Merge pull request nltk#3393 from ekaf/hotfix-3392

stevenbird · web-flow · commit 280e2de15703 · 2025-06-12T15:07:22.000+09:30
Make Wordnet interoperable with various taggers and tagged corpora
diff --git a/nltk/corpus/reader/wordnet.py b/nltk/corpus/reader/wordnet.py
@@ -42,6 +42,7 @@
 from nltk.corpus.reader import CorpusReader
 from nltk.internals import deprecated
 from nltk.probability import FreqDist
+from nltk.tag import map_tag
 from nltk.util import binary_search_file as _binary_search_file
 
 ######################################################################
@@ -70,6 +71,9 @@
 
 POS_LIST = [NOUN, VERB, ADJ, ADV]
 
+# Convert from Universal Tags (Petrov et al., 2012) to Wordnet Pos
+UNIVERSAL_TAG_TO_WN_POS = {"NOUN": "n", "VERB": "v", "ADJ": "a", "ADV": "r"}
+
 # A table of strings that are used to express verb frames.
 VERB_FRAME_STRINGS = (
     None,
@@ -2108,6 +2112,38 @@ def filter_forms(forms):
         # 2. Return all that are in the database (and check the original too)
         return filter_forms([form] + forms)
 
+    def tag2pos(self, tag, tagset="en-ptb"):
+        """
+        Convert a tag from one of the tagsets in nltk_data/taggers/universal_tagset to a
+        WordNet Part-of-Speech, using Universal Tags (Petrov et al., 2012) as intermediary.
+        Return None when WordNet does not cover that POS.
+
+        :param tag: The part-of-speech tag to convert.
+        :type tag: str
+        :param tagset: The tagset of the input tag. Defaults to "en-ptb".
+            Supported tagsets are those recognized by the `map_tag` function
+            from `nltk.tag`. Common examples include:
+                - "en-ptb" (Penn Treebank tagset for English)
+                - "en-brown" (Brown tagset)

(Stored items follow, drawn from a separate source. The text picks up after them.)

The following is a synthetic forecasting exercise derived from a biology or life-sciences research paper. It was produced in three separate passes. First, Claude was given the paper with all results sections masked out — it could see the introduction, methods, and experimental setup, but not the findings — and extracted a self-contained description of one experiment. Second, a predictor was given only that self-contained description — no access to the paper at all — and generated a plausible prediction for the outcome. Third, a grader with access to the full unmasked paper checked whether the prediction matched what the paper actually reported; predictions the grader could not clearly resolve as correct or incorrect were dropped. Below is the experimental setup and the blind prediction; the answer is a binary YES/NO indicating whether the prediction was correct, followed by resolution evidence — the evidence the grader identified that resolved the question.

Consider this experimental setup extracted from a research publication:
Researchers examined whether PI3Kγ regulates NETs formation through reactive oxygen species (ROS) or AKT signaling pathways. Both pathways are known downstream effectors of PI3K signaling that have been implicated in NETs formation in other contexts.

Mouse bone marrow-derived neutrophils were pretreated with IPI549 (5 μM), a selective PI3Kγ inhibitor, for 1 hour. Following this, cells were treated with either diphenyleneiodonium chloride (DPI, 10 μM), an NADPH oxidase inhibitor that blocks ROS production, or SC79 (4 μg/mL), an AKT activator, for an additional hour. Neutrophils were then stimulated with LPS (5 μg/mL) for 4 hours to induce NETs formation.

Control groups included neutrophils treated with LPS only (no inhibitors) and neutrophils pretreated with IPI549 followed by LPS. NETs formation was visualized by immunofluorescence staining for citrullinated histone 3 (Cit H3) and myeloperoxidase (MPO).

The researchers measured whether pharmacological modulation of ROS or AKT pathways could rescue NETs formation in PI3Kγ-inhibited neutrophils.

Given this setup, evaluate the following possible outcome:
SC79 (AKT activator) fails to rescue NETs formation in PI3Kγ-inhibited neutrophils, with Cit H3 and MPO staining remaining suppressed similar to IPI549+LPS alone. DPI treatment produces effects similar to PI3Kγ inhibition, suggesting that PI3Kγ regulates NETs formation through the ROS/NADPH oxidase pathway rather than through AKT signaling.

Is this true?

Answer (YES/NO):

+            For a complete list of supported tagsets, refer to the `map_tag`
+            documentation or its source code in the NLTK library.
+        :type tagset: str
+
+        :returns: The corresponding WordNet POS tag ('n', 'v', 'a', 'r') or None
+            if the tag cannot be mapped to a WordNet POS.
+        :rtype: str or None
+
+        Example:
+            >>> import nltk
+            >>> tagged = nltk.tag.pos_tag(nltk.tokenize.word_tokenize("Banks check books."))
+            >>> print([(word, tag, nltk.corpus.wordnet.tag2pos(tag)) for word, tag in tagged])
+            [('Banks', 'NNS', 'n'), ('check', 'VBP', 'v'), ('books', 'NNS', 'n'), ('.', '.', None)]
+        """
+        if tagset != "universal":
+            tag = map_tag(tagset, "universal", tag)
+
+        return UNIVERSAL_TAG_TO_WN_POS.get(tag, None)
+
     #############################################################
     # Create information content from corpus
     #############################################################
diff --git a/nltk/test/unit/test_wordnet.py b/nltk/test/unit/test_wordnet.py
@@ -244,3 +244,49 @@ def test_iterable_type_for_all_lemma_names(self):
         self.assertTrue(hasattr(cat_lemmas, "__iter__"))
         self.assertTrue(hasattr(cat_lemmas, "__next__") or hasattr(eng_lemmas, "next"))
         self.assertTrue(cat_lemmas.__iter__() is cat_lemmas)
+
+    def test_en_ptb_tags(self):
+        # Common PTB tags (mapped in both PTB and Brown)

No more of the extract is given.